*Obiettivo 1:* Nel testo su Milano, grazie a chi viene scoperta l'esistenza di Tinder?

*Testo di partenza:*
··········

Poi sono arrivata a un punto di non ritorno e allora ho capito che se non volevo sprofondare dovevo afferrarmi per i capelli e tirarmi su. E così è stato.

Fredda, difficile, straniante?

No. Passati i primi due giorni, da Milano mi sono sentita accolta e l’ho subito amata. Al contrario degli stereotipi che si sentono sul meridionale che sale al nord a lavorare e viene respinto, io credo che Milano offra mille possibilità. Certo te le fa sudare e ti ricorda ogni giorno che bisogna faticare per ottenere le cose. Non tornerei al sud a lavorare, non perché non ami la mia terra, ma perché le opportunità che ho qui la mia terra non me le offre. Se dovessi partire alzerei l’asticella e andrei all’estero.

Non tornerei al sud a lavorare, non perché non ami la mia terra, ma perché le opportunità che ho qui la mia terra non me le offre.

Con Milano è arrivato un mondo nuovo, una vita in cui provare e sperimentare di tutto…

Proprio così. All’inizio ho vissuto, sentito, assaggiato, aggredito Milano come se fosse un folle luna parck in cui provare cose a cui non ero abituata, che non conoscevo. E lo facevo con l’ingenuità e l’incoscienza della ragazzina diciottenne. Perché era la prima volta che mi trovavo lontano da casa, da tutto e da tutti. Insomma, a Milano la mia vita ha subito un totale restart. Grazie a un amico, un compagno del master, ho scoperto l’esistenza di una nuova applicazione che impazzava, Tinder, un’app per conoscere e chattare con sconosciuti. Io, che sono sempre stata una nerd e ho sempre avuto una passione per le chat, ho scaricato Tinder per capire come funzionava. E sono salita sulla giostra più divertente, pensavo, che avessi mai incrociato. Ho iniziato a esplorare e uscire con decine di persone. Per poi scoprire che alla quantità non corrisponde sempre quantità.

Cos’ è Tinder e cosa sono le dating app.

··········

*Voci:*
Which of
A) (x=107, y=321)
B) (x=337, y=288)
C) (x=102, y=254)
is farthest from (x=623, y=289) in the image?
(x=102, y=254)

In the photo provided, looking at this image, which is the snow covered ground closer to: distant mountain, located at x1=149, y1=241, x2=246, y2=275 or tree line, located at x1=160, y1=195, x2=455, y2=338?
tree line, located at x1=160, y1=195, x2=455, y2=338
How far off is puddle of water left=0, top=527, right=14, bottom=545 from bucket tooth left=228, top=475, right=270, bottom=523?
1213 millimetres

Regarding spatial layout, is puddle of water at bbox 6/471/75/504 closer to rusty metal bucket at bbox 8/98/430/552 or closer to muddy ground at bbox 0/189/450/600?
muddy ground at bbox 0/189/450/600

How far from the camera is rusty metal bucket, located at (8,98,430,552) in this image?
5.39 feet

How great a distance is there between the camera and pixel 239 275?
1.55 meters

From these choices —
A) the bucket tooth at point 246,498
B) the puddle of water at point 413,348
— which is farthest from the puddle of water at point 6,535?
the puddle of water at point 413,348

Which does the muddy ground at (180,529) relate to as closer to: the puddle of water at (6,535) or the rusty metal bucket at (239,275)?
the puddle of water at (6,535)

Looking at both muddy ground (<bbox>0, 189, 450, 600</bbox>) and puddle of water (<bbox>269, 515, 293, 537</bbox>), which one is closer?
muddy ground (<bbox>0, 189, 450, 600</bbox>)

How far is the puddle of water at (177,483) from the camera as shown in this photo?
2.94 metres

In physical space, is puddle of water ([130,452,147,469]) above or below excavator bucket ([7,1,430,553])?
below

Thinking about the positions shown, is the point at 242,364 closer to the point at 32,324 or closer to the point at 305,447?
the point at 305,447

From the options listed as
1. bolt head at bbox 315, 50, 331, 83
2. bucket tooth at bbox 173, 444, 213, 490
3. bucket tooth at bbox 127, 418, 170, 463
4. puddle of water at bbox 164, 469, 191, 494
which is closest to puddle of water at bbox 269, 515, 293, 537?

··········

*Obiettivo 2:* Raccogli ogni riga dei record che contiene la parola "tooth". Maiuscole e minuscole contano.

*Soluzione esercizio 1:* Grazie a un amico, un compagno del master.

*Soluzione esercizio 2:*
How far off is puddle of water left=0, top=527, right=14, bottom=545 from bucket tooth left=228, top=475, right=270, bottom=523?
A) the bucket tooth at point 246,498
2. bucket tooth at bbox 173, 444, 213, 490
3. bucket tooth at bbox 127, 418, 170, 463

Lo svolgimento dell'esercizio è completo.